Cat Stevens, Yusuf, guitar, vocals
Cat Stevens (Yusuf)
“The childlike imagery of the Sixties and Seventies were the daydreams of a generation which believed in Peace and Love; looking back, those are still principles I go by. Today, with the constant drumming of war, we need those principles more than ever before. There are still many people who appreciate my past ephemeral stages and the lessons they represent. The fact that a new generation listens to my records and appreciates them today shows me that there's still something in them worthy to ponder." – YUSUF ISLAM, 2005
Yusuf Islam, formerly known as Cat Stevens, has created some of the most spiritual and reflective music to come out of the 1960’s and 70’s. Timeless musing of the pain and pleasure of discovering what life is about during the volatility of youth. His musical legacy and chart successes along life’s way unquestioningly defined his role as one of the most sensitive '70s singer-songwriters, influencing generations of musicians ever since.
Born Steven Georgiou in London, Cat Stevens began his career in the early 1960’s. Discovered as a teenager in 1966, Cat Stevens demonstrated a rare talent for creating hit songs such as “The First Cut is the Deepest” and “Here Comes My Baby,” both of which became Top Ten singles. His debut album, Matthew and Son, released in 1967, spawned another Top Ten hit in the UK with the title track. Over the next few years, Cat Stevens would release eight consecutive gold albums.
The release of Cat Stevens fourth album, Tea for the Tillerman, heralded the heartrending nature of his quest for ‘big’ answers to life and marked his US crossover success with the Top 20 hit “Wild World” and the classic “Father and Son.” Solidifying his position as a master singer/songwriter, Cat Stevens released, Teaser And The Firecat in 1971, which featured the Top 5 singles “Moon Shadow” and “Peace Train.” Catch Bull at Four, released in 1972, and Buddha and the Chocolate Box, released in 1974, and in 1975, Cat Stevens Greatest Hits sold over 3 million copies in the US alone. Cat Stevens also contributed songs to the cult comedy film Harold and Maude in 1972.
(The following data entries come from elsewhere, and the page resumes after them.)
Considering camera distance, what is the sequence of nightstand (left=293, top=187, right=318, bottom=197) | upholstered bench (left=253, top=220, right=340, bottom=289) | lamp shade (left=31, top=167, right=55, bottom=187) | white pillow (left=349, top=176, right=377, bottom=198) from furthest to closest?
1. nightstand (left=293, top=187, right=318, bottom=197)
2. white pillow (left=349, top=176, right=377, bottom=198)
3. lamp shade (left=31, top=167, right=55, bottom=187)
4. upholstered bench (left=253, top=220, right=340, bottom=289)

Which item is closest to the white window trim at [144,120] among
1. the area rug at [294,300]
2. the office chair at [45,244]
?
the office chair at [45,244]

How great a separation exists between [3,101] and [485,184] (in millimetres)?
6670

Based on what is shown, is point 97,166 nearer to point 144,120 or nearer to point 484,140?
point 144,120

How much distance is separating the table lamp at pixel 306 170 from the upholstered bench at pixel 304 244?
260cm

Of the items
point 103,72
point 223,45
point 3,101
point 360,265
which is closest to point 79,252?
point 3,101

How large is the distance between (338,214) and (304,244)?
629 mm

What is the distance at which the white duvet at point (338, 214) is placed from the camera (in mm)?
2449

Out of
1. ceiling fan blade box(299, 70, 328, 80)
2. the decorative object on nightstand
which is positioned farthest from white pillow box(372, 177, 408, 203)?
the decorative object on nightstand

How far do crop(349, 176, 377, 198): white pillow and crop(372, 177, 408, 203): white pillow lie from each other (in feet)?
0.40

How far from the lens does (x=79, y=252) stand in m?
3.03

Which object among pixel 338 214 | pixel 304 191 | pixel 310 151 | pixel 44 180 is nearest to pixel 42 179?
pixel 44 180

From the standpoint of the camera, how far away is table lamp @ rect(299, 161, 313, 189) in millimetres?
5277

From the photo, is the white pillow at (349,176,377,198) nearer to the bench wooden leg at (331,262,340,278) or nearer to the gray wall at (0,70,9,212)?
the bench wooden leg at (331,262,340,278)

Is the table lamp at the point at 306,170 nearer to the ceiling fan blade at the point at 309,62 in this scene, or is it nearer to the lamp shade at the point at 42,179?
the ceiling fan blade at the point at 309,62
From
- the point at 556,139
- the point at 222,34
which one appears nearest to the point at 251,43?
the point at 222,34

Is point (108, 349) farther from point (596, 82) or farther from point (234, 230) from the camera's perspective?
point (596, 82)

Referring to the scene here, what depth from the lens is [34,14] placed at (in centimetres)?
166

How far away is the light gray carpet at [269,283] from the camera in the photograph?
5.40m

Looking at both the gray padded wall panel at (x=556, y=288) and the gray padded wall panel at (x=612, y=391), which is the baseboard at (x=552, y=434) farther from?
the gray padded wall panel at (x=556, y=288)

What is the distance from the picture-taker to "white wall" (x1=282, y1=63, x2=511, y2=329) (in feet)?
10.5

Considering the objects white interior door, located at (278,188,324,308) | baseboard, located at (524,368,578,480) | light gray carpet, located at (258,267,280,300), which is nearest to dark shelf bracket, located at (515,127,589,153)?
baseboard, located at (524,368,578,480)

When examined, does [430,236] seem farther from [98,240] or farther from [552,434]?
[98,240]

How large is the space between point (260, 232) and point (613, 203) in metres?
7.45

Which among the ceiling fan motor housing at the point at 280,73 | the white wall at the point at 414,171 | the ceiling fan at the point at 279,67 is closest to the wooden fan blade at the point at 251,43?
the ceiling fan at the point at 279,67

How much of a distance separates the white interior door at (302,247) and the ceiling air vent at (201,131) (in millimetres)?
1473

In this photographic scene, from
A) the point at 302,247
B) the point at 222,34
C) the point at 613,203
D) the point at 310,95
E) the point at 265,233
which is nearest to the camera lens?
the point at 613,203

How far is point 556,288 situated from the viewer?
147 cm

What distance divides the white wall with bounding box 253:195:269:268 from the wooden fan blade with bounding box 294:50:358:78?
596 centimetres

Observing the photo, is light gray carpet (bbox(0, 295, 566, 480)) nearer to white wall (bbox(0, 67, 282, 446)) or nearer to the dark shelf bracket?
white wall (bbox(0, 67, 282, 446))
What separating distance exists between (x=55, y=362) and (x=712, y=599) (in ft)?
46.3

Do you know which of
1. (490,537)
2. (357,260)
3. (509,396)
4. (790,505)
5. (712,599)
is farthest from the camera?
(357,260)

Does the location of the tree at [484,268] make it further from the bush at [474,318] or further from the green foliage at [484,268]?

After many years of heartfelt, metaphysical exploration, Cat Stevens discovered Islam, just before the religion began to draw the political headlines on the world’s stage. He had been spiritually moved, following his study of an English translation of the Qur’an, and in 1977 he became a Muslim. Subsequently adopting a new name after reading the Qur’anic story of Joseph (the son of Jacob), he became Yusuf Islam. Then, to the surprise of millions of admirers, he haply bowed out and withdrew from the spotlight.
A devoted family man, he has continuously been working for charitable causes especially in the field of children and education. In a historic event, he achieved equality for Muslim families in the U.K. by founding the first government-funded Primary school for Muslim pupils alongside long established existing schools for Christians and Jewish communities.
Most of his royalties have generously been donated to various children’s causes - including his charity Small Kindness - which has helped thousands of orphans and destitute families in the Balkans of Europe.
September 2000 saw the release of The Very Best Of Cat Stevens marking his first gold record in more than 20 years. In 2001, the Cat Stevens Box Set was released from which he donated the royalties to the September 11th Fund and Small Kindness.
Today, Yusuf Islam is arguably one of the world’s most famous converts to Islam. He has been awarded the ‘World Social Award’ for his humanitarian relief work. Previous recipients of this award include Pope John Paul II, Steven Spielberg, and Sir Paul McCartney. More recently, in November 2004, he was honored with the ‘Man for Peace’ award by a committee of Nobel peace laureates and this year will receive an honorary doctorate for his work in education in the UK.